Strasbourg, 14/06/2012 (Agence Europe) - Un haut diplomate européen a souligné, mercredi 13 juin, les inquiétudes de l'UE concernant les négociations sur le programme nucléaire de l'Iran. « L'Iran se sent de nouveau plutôt auto-assertif en termes de 'nous pouvons nous permettre de ne pas bouger à ce stade' », a expliqué le diplomate qui a énuméré, entre autres, les prix élevés du pétrole, les doutes sur la mise en œuvre du boycott pétrolier le 1er juillet, les rivalités internes ou encore les possible « mauvais calculs » comme des raisons de cette confiance.
Jugeant la réunion de Bagdad « plutôt décevante » car « le négociateur en chef (iranien) n'était pas prêt à s'engager sur le fond », le diplomate a précisé: « On ne peut pas parler de percée ou d'absence de percée mais d'engagement sérieux qui conduira finalement à une percée ». « Celui qui s'attendait à une percée lors de la deuxième ou troisième réunion a probablement eu quelques illusions », a-t-il expliqué, ne se montrant pas plus confiant sur les négociations entre l'Iran et l'AIEA. « Ce qui est inquiétant, c'est que dans le même temps, la piste de l'AIEA est au point mort. Cela semble être comme un miroir de ce qui se passe dans nos négociations: un engagement sur la procédure, mais aucun sur les questions de fond », a-t-il ajouté.

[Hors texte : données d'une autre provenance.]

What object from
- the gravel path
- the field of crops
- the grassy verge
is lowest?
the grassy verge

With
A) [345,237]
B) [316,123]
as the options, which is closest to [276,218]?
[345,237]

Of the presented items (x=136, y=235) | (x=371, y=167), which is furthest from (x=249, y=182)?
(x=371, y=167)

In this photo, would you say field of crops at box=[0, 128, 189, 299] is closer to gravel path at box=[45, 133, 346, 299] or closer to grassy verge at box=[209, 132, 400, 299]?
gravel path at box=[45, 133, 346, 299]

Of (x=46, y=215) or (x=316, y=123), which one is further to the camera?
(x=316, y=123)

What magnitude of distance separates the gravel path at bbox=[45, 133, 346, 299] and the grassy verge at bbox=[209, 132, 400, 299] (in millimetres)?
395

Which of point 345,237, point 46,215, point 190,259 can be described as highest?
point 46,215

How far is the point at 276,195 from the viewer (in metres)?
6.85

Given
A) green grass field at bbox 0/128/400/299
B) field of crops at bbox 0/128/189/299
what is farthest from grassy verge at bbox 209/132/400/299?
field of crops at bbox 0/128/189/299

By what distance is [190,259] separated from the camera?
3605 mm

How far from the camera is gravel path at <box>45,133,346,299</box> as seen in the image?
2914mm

Mais l'UE veut garder espoir. Le haut diplomate a aussi précisé que l'UE est « fortement déterminée à poursuivre ce processus (de négociations) aussi longtemps qu'il y a un élan à le poursuivre et aussi longtemps qu'il y a un engagement (de l'Iran) à poursuivre sur la question nucléaire en substance ». Mais il y a bien sûr une certaine date limite. « Si l'évaluation collective ne va nulle part, nous ne devrons pas négocier pour négocier », a-t-il laissé entendre. La Haute représentante de l'UE pour les Affaires étrangères Catherine Ashton est « prête à rester aussi longtemps qu'il le faudra » à Moscou lors de la réunion des 18 et 19 juin, a indiqué le diplomate, ajoutant que « si (le négociateur iranien Saïd) Jalili respecte son engagement d'examiner la proposition de l'E3 +3 (France, Royaume-Uni, Allemagne, États-Unis, Chine, Russie), alors la prochaine réunion pourrait être plutôt tôt que tard ». (CG)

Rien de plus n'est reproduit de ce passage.